**Objective**
Reproduce the records verbatim, starting with the line that contains "Between pixel 447" and continuing through the end of the records.

**Data provided**

__________

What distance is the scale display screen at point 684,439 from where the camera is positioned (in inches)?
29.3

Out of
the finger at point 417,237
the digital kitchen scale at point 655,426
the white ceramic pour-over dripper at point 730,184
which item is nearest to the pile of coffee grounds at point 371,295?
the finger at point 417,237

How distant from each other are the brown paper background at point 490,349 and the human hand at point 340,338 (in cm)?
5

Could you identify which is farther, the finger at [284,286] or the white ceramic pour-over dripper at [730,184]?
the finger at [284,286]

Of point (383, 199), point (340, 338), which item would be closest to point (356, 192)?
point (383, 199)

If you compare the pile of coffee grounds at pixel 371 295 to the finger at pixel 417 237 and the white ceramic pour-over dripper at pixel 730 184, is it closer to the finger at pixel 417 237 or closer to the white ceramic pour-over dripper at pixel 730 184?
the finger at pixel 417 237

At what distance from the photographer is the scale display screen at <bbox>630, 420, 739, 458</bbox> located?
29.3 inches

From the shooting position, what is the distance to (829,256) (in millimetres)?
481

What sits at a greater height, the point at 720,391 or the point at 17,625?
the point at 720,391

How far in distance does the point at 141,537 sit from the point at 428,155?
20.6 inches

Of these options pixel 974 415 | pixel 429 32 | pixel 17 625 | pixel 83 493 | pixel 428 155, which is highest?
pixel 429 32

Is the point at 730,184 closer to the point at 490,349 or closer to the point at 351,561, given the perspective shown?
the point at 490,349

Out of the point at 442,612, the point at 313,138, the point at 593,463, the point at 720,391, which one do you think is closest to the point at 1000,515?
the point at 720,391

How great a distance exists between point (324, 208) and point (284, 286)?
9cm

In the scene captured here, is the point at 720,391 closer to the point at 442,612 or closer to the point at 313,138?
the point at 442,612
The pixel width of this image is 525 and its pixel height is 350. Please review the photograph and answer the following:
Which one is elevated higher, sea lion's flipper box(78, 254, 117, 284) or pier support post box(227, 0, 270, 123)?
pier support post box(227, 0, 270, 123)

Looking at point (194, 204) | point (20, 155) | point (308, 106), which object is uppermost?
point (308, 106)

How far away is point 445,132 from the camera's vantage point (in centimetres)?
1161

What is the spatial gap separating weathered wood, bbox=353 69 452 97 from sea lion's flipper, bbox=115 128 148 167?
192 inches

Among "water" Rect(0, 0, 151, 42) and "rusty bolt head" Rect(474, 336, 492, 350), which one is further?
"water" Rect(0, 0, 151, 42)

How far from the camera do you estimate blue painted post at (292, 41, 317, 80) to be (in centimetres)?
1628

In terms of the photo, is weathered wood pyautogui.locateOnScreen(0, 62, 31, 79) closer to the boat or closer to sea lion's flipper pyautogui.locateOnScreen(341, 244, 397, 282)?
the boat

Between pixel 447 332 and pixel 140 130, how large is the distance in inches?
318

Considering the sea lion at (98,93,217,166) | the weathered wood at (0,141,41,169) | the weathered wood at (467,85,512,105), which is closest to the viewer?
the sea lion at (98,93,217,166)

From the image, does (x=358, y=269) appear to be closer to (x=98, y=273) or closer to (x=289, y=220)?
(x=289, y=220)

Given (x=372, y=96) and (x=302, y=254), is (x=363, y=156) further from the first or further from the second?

__________

**The solution**
Between pixel 447 332 and pixel 140 130, how large is the distance in inches?
318

Considering the sea lion at (98,93,217,166) | the weathered wood at (0,141,41,169) | the weathered wood at (467,85,512,105), which is closest to the viewer?
the sea lion at (98,93,217,166)

From the image, does (x=358, y=269) appear to be closer to (x=98, y=273) or closer to (x=289, y=220)?
(x=289, y=220)

Given (x=372, y=96) and (x=302, y=254), is (x=363, y=156) further from the first or further from the second?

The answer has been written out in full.